* Excerpted data *
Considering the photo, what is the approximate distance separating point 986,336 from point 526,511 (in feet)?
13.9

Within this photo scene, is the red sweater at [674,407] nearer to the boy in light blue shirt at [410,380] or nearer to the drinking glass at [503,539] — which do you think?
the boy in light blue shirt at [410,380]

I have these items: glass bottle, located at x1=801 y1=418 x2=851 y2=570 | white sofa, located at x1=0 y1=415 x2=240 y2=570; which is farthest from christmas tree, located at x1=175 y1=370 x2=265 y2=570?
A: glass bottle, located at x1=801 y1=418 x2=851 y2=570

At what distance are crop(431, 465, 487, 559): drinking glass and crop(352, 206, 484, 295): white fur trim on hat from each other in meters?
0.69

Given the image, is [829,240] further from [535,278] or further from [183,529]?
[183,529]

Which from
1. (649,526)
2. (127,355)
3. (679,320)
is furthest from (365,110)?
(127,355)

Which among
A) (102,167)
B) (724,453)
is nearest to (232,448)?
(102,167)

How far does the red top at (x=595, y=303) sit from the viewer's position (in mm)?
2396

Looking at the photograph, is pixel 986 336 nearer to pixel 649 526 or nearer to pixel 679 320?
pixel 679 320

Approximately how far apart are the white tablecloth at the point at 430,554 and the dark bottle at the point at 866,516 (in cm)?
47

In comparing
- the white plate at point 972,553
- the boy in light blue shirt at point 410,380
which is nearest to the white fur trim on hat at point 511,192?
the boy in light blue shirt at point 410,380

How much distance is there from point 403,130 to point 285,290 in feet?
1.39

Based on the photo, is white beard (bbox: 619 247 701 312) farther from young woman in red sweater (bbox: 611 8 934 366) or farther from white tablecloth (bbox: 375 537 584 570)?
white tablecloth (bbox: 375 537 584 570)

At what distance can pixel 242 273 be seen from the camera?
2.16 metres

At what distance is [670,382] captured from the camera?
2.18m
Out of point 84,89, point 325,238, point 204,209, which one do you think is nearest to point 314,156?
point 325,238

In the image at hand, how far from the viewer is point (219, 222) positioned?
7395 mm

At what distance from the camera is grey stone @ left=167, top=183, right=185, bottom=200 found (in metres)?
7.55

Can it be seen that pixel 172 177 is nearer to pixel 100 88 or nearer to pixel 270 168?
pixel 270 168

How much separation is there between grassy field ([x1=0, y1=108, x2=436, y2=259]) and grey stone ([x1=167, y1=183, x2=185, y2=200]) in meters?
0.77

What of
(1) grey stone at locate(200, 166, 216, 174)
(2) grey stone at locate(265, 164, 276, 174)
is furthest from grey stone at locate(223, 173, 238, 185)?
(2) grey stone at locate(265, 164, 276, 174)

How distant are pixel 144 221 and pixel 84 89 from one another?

* Work to be completed *
Render the lines above as a two-column CSV with the header input,output, starting at the first line and ending at the line that contains "A: glass bottle, located". Give one row for each line and its answer, with each value in a single quoted field and any line breaks replaced by spaces.

* Answer to this problem *
input,output
"Considering the photo, what is the approximate distance separating point 986,336 from point 526,511 (in feet)?","13.9"
"Within this photo scene, is the red sweater at [674,407] nearer to the boy in light blue shirt at [410,380] or nearer to the drinking glass at [503,539] — which do you think?","the boy in light blue shirt at [410,380]"
"I have these items: glass bottle, located at x1=801 y1=418 x2=851 y2=570 | white sofa, located at x1=0 y1=415 x2=240 y2=570; which is farthest from christmas tree, located at x1=175 y1=370 x2=265 y2=570?","A: glass bottle, located at x1=801 y1=418 x2=851 y2=570"